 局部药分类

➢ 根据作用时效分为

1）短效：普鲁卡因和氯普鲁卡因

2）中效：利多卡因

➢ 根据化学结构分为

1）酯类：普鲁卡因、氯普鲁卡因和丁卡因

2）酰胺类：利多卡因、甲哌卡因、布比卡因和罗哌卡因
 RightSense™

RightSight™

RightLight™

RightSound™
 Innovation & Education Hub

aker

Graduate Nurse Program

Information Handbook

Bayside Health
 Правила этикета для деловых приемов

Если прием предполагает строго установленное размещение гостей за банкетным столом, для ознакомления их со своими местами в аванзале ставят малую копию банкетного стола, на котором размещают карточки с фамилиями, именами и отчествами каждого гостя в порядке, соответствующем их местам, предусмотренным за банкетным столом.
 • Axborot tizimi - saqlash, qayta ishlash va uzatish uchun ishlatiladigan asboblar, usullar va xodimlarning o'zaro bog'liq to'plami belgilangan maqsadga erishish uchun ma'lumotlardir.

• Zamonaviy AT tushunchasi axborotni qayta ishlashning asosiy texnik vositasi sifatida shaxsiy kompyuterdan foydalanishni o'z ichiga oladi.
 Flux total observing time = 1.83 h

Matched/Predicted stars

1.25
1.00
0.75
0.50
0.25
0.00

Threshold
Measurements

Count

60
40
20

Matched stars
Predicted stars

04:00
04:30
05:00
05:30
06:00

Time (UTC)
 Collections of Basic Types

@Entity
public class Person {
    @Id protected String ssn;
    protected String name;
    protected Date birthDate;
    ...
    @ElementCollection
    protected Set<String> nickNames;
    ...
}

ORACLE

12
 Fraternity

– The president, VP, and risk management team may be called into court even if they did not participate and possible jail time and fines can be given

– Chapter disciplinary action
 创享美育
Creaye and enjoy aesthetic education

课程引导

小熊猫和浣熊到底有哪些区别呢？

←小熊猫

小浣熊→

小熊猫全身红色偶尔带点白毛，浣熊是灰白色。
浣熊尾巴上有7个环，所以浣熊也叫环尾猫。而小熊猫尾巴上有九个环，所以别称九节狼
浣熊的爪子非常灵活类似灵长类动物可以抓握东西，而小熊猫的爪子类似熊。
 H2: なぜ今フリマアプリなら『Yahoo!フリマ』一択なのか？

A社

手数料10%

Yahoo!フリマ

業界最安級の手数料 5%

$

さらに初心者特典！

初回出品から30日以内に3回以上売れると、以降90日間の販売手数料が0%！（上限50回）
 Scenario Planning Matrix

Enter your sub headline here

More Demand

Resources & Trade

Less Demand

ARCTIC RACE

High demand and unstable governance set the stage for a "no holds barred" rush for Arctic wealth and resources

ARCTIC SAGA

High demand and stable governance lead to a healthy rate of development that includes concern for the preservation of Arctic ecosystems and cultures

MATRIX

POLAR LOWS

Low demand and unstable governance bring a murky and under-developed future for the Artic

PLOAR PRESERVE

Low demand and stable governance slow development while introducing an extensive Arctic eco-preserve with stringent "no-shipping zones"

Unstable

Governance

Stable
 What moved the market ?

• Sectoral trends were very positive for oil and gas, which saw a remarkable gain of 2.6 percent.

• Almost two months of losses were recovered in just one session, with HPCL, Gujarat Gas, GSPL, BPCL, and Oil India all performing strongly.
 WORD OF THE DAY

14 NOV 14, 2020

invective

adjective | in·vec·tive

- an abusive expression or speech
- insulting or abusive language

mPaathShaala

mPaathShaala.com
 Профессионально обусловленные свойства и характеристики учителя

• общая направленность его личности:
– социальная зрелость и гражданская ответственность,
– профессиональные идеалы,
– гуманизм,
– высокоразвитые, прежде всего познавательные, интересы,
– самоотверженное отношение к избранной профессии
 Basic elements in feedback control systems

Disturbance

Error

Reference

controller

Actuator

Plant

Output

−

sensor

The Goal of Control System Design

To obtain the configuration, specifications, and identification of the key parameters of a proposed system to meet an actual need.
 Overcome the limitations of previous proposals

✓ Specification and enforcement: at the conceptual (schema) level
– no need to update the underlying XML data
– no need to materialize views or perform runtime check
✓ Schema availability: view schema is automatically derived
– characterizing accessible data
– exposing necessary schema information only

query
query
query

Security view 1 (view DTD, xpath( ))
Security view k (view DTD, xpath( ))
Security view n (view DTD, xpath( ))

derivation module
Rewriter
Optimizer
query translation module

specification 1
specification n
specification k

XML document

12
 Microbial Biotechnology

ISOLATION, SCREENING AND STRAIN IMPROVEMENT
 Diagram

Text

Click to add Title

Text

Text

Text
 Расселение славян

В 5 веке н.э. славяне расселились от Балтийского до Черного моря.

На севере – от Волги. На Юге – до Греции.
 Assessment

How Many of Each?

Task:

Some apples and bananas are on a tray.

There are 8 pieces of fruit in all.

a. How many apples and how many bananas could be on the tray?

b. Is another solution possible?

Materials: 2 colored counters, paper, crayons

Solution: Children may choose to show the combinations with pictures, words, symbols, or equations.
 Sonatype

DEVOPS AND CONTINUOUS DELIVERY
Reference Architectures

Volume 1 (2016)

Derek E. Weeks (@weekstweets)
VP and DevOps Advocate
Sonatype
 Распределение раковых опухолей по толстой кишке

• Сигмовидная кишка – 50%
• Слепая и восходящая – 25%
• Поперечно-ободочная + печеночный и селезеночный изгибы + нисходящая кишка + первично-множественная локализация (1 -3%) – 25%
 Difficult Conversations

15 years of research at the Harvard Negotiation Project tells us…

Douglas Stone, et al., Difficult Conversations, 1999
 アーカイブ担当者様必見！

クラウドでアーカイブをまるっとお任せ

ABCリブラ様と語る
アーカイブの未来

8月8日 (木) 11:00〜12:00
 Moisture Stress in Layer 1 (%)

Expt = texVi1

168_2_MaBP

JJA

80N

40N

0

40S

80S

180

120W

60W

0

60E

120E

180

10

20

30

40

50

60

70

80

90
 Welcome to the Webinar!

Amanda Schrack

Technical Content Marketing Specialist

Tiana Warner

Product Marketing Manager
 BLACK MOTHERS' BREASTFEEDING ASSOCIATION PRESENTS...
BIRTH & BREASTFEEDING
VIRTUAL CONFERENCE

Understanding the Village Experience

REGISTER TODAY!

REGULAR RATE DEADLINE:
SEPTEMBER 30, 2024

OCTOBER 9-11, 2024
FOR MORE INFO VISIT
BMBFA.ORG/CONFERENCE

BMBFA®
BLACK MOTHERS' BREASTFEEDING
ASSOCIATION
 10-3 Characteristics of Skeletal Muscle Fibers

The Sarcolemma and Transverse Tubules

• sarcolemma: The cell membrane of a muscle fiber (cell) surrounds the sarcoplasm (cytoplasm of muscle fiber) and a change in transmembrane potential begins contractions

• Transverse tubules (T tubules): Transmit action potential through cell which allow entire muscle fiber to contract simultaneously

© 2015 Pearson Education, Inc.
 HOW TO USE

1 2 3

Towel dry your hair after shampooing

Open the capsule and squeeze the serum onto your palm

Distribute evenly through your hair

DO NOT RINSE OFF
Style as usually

..........

◆ **Task description**:
In the listing above, count the lines where the string "your" occurs, then give that count and nothing else.

◆ **Response area**:
4